The Tenth President of the United States of America
Series on Presidential Slavery
John Tyler (President 1841-1845) was born in Charles City County, Virginia, and was descended from aristocratic and politically entrenched families of English ancestry. The Tyler family traced its lineage to colonial Williamsburg in the 17th century. John Tyler Sr., commonly known as Judge Tyler, was a friend and college roommate of Thomas Jefferson and served in the Virginia House of Delegates alongside Benjamin Harrison V, father of William.
Tyler was raised on Greenway Plantation, a 1,200-acre estate with a six-room manor house his father had built. The Tyler’s’ forty slaves grew various crops, including wheat, corn and tobacco. In 1813 he purchased Woodburn plantation, and resided there until 1821. Tyler was a slaveholder, at one point keeping forty slaves at Greenway. Although he regarded slavery as an evil, but did not attempt to justify it, he never freed any of his slaves. Tyler considered slavery a part of states’ rights, and therefore the federal government lacked the authority to abolish it. The living conditions of his slaves are not well documented, but it was thought that he cared for their well-being and abstained from physical violence against them. In December 1841, Tyler was attacked by abolitionist publisher Joshua Leavitt, with the unsubstantiated allegation that Tyler had fathered several sons with his slaves, and later sold them. A number of African American families today maintain a belief in their descent from Tyler.
On the eve of the Civil War, Tyler as an ex-president, re-entered public life as presiding officer of the Virginia Peace Conference held in Washington, D.C., in February 1861 as an effort to devise means to prevent a war. The convention sought a compromise to avoid civil war even as the Confederate Constitution was being drawn up at the Montgomery Convention. Despite his leadership role in the Peace Conference, Tyler opposed its final resolutions. He felt that they were written by the Free State delegates, did not protect the rights of slave owners in the territories, and would do little to bring back the lower South and restore the Union. He voted against the conference’s seven resolutions, which the conference sent to Congress for approval late in February 1861 as a proposed Constitutional amendment.

▸ **Source data**

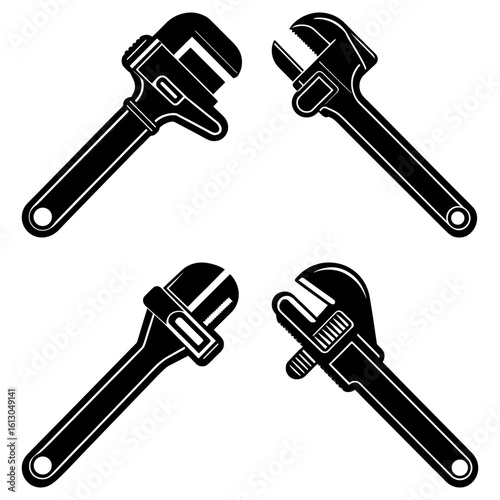 Four black and white adjustable wrenches arranged symmetrically on a plain white background in a square format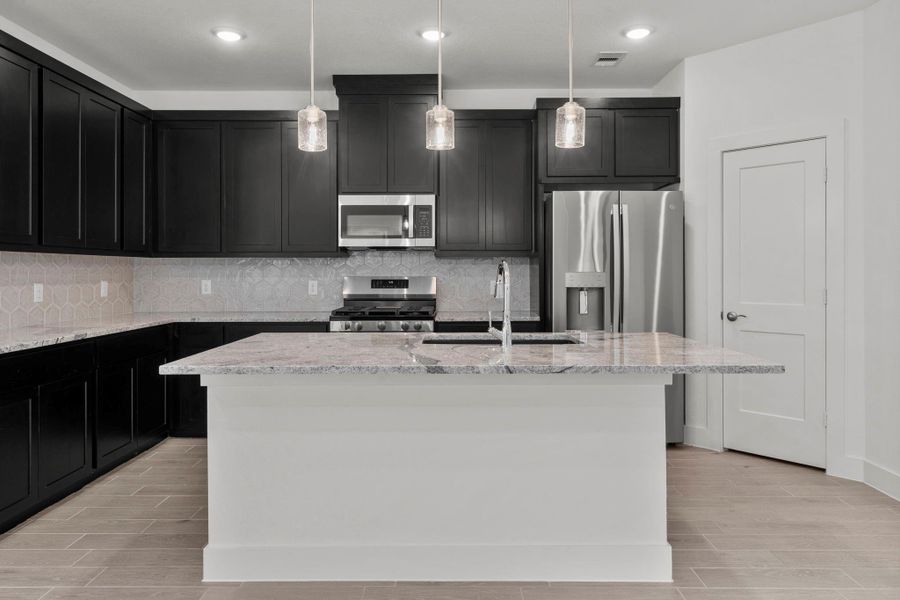 Furnished interior view inside a new home in Meridiana, Iowa Colony (Image 8).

▸ **What you have to do**
In the text about John Tyler, how large was Greenway Plantation?

▸ **Solution to this task**
It was a 1,200-acre estate.